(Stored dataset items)
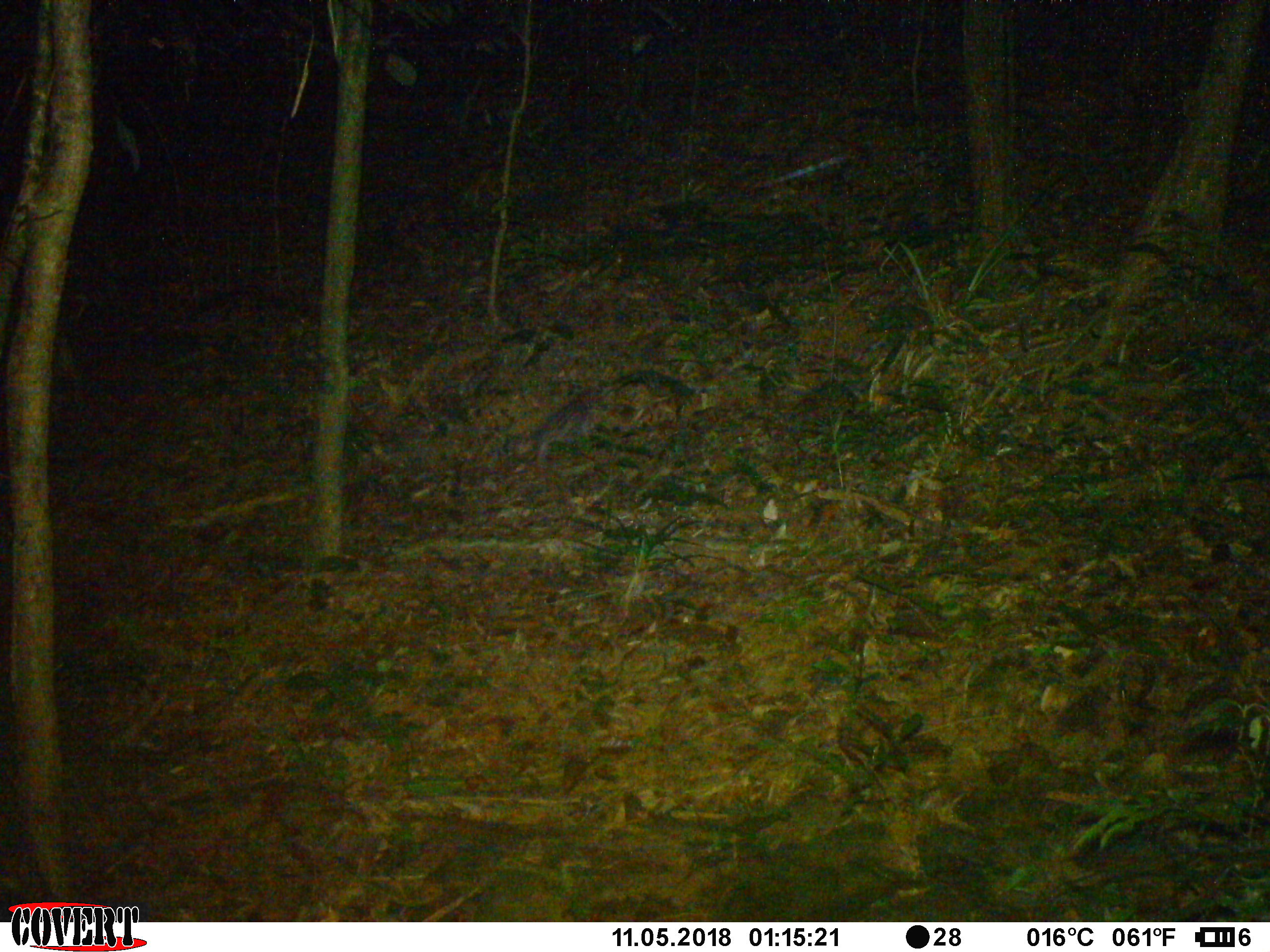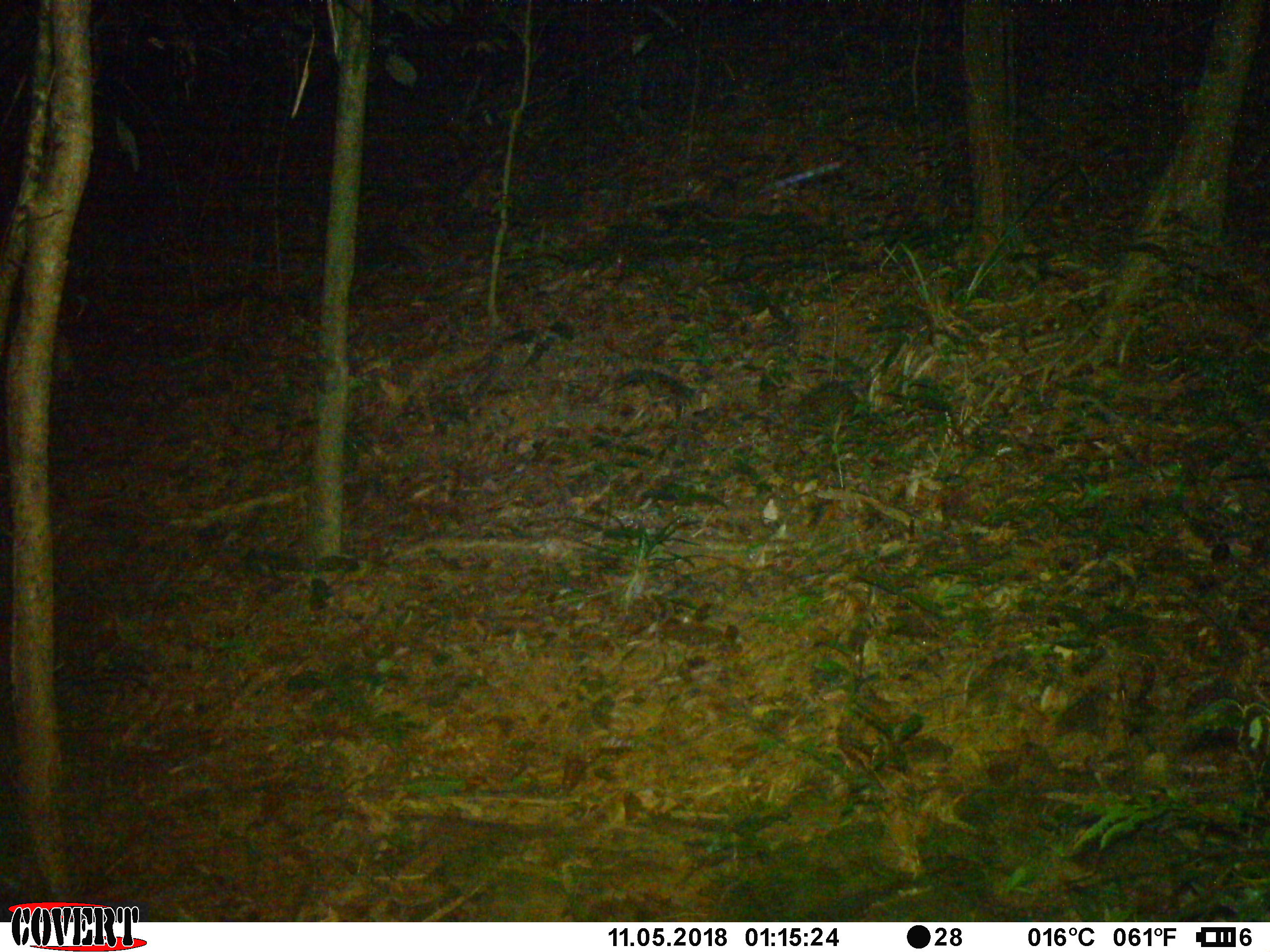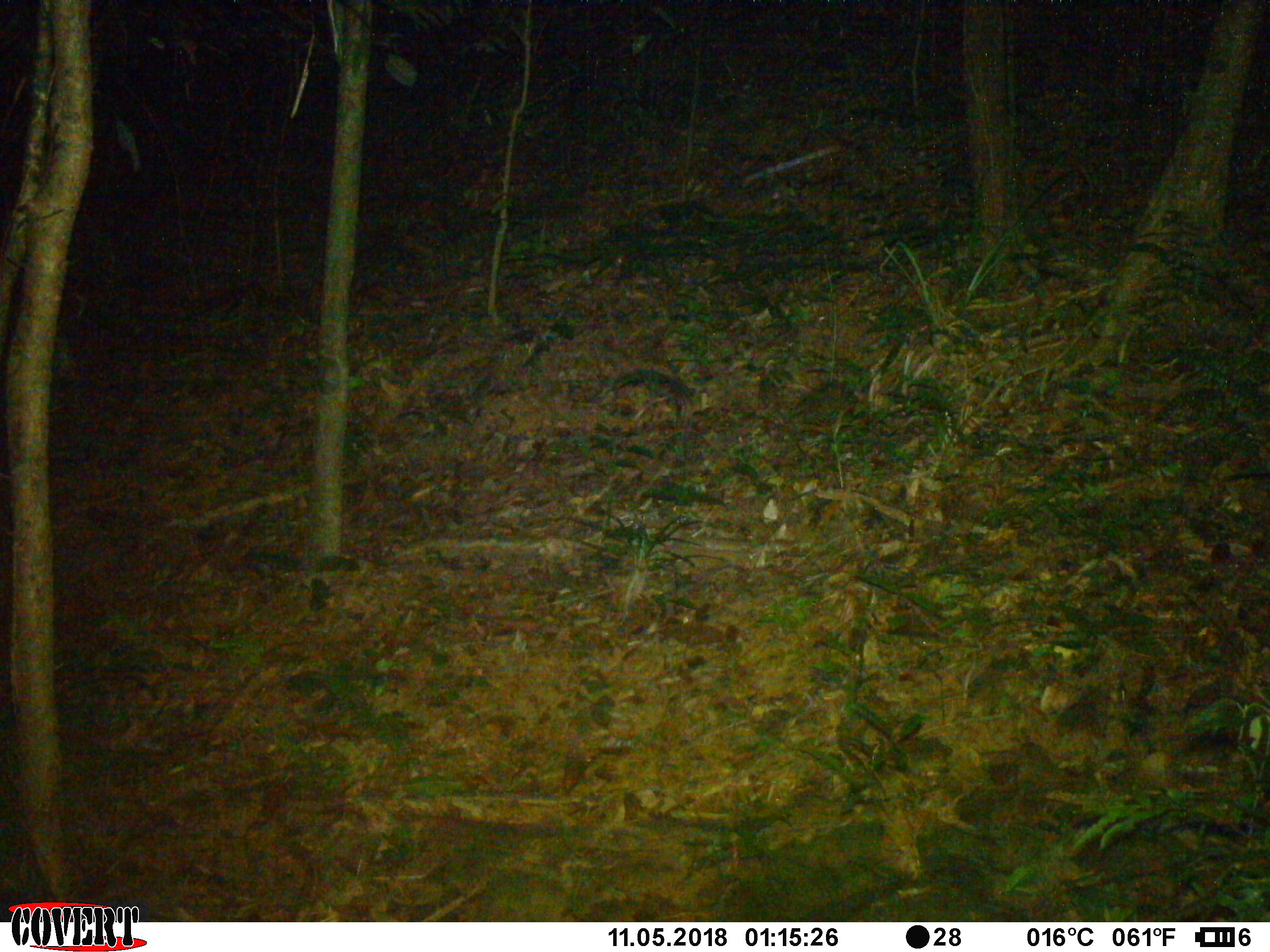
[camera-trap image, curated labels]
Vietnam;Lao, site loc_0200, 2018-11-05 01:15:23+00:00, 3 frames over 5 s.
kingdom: Animalia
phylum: Chordata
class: Mammalia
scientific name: Mammalia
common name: mammal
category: unidentified small mammal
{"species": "unidentified small mammal (mammal) (Mammalia)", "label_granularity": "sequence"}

▶ [Exercise goal]:
Go line by line through the data and copy any that contain "Mammalia".

▶ [Answer to this problem]:
class: Mammalia
scientific name: Mammalia
{"species": "unidentified small mammal (mammal) (Mammalia)", "label_granularity": "sequence"}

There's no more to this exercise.